Can floating point equality and inequality tests be assumed to be consistent and repeatable?

Provided the x and y in the question are identifiers (rather than abbreviations for expressions generally, such as x standing for b + sqrt(c)), then the C++ standard requires (x >= y) == (x > y || x == y) to be true.

C++ 2017 (draft N4659) 8 13 allows floating-point expressions to be evaluated with greater precision and range than required by their nominal types. For example, while evaluating an operator with float operands, the implementation may use double arithmetic. However, footnote 64 there refers us to 8.4, 8.2.9, and 8.18 to understand that the cast and assignment operators must perform their specific conversions, which produce a value representable in the nominal type.

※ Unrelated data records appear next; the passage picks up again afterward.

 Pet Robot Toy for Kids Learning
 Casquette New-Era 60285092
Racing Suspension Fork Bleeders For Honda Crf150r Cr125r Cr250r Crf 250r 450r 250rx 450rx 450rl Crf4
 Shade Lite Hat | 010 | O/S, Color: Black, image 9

Thus, once x and y have been assigned values, there is no excess precision, and they do not have different values in different uses. Then (x >= y) == (x > y || x == y) must be true because it is evaluated as it appears and is necessarily mathematically true.

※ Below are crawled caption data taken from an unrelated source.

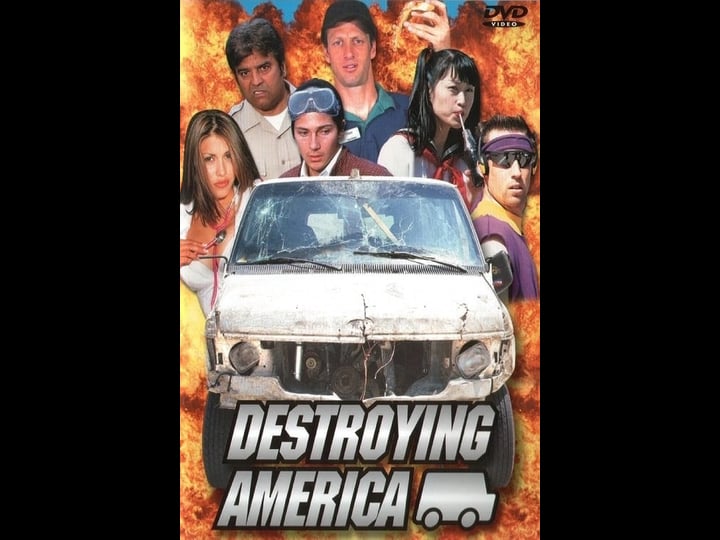 destroying-america-4372306-1
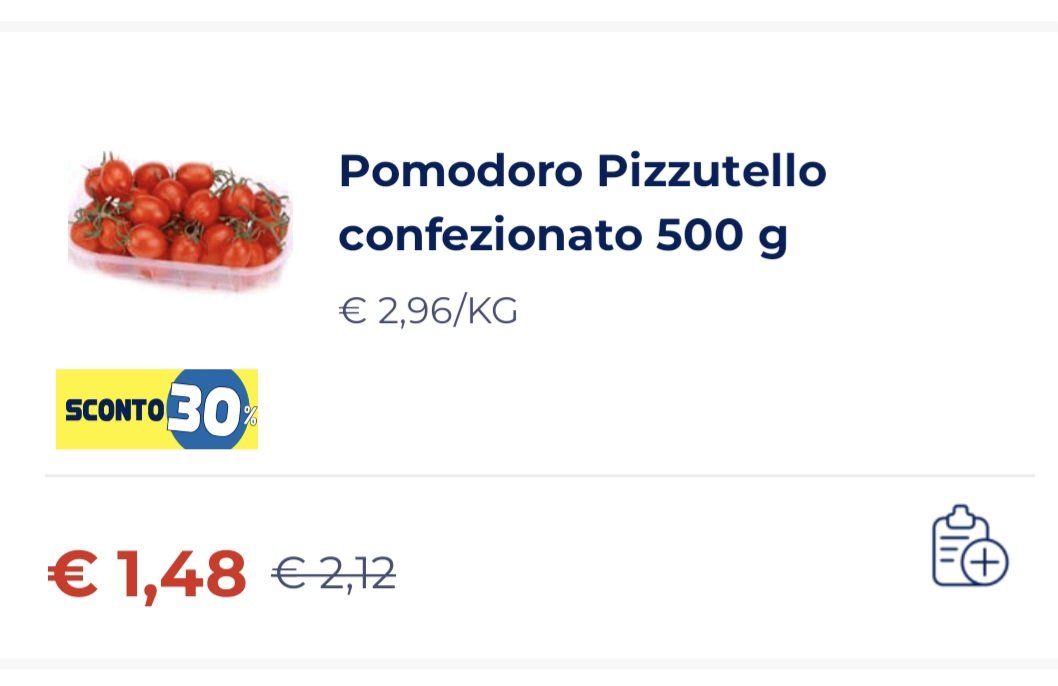 Vincenzo tweet media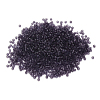 12/0 Grade A Round Glass Seed Beads SEED-Q006-M11-2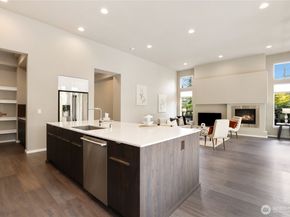 4715 Olivine Drive SW, Port Orchard WA 98367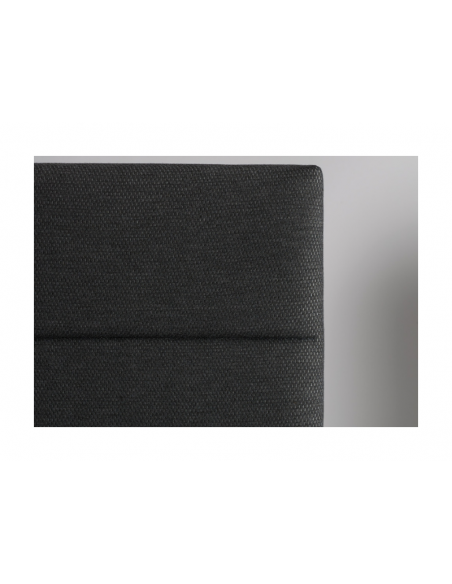 Tête de lit BULTEX THERA 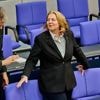 RTL/ntv-Politiker-Ranking: Vier Neue in den Top Ten der beliebtesten Politiker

The existence of GCC bug 323 means you cannot rely on GCC when compiling for i386, but this is due to a bug in GCC which violates the C++ standard. Standard C++ does not permit this.

If comparisons are made between expressions, as in:

double y = b + sqrt(c);
if (y != b + sqrt(c))
    std::cout << "Unequal\n";

then the value assigned to y may differ from the value computed for the right operator of b + sqrt(c), and the string may be printed, because b + sqrt(c) may have excess precision, whereas y must not.

Since casts are also required to remove excess precision, then y != (double) (b + sqrt(c)) should always be false (given the definition of y above).


Regardless of the C++ standard, such inconsistencies occur in practice in various settings.

There are two examples which are easy to trigger:

For 32 bit x86, things are not so nice. Welcome to gcc bug number 323 due to which 32 bit applications don't adhere the standard. What happens is that the floating point registers of x86 have 80 bits, regardless of the type in the program (C, C++, or Fortran). This means that the following is usually is comparing 80 bit values, and not 64 bits:

bool foo(double x, double y) 
{
     // comparing 80 bits, despite sizeof(double) == 8, i.e., 64 bits
     return x == y;
}

This would not be a big issue if gcc could guarantee that double always takes 80 bits. Unfortunately, the number of floating point registers is finite, and sometimes the value is stored in (spilled to) memory. So, for the same x and y, x==y might evaluate as true after spilling to memory, and false without spilling to memory. There is no guarantee regarding to (lack of) spilling to memory. The behavior changes, seemingly, randomly based on compilation flags, and on seemingly irrelevant code changes.

So, even if x and y should be logically equal, and x is getting spilled, then x == y may evaluate as false since y contains a 1 bit in its least significant bit of the mantissa , but x got that bit truncated due to spilling. Then the answer to your second question is, x ==y may return different results in different places, based on spilling, or lack-of, in a 32-bit x86 program.

Similarly, x >= y may return true, even when y should be slightly bigger than x. This can happen if after spilling to a 64 bit variable in memory, the values become equal. In that case, if earlier in code x > y || x == y is evaluated without spilling to memory, then it it will evaluate as false. To make things more confusing, replacing one expression for the other may cause the compiler generate a slightly different code, with different spilling to memory. The difference in spilling, for the two expressions, may end up with giving inconsistently different results.

The same problem may happen in any system where floating point operations are executed in a different width (e.g. 80 bits for 32 bit x86) than what the code wants (64 bits). The only way to get around this inconsistency is to force spilling after each and every floating point operation, to truncate the excess of accuracy. Most programmers don't care for that, due to the performance degradation.

The second case that could trigger inconsistencies, is unsafe compiler optimizations. Many commercial compilers throw FP consistency out of the window, by default, in order to gain several percents of execution time. The compiler may decide to change the order of FP operations, even though they are likely to produce different results. For example:

v1 = (x + y) + z;
v2 = x + (y + z);
bool b = (v1 == v2);

It is clear that most likely v1 != v2, due to different rounding. For example, if x == -y, y > 1e100 and z == 1 then v1 == 1 but v2 == 0. If the compiler is too aggressive, then it might simply think of algebra and deduce that b should be true, without even evaluating anything. This is what happens when running gcc -ffast-math.

Here is an example that shows it.

Such behavior can make x == y become inconsistent, and heavily depend on what the compiler may deduce in a specific piece of code.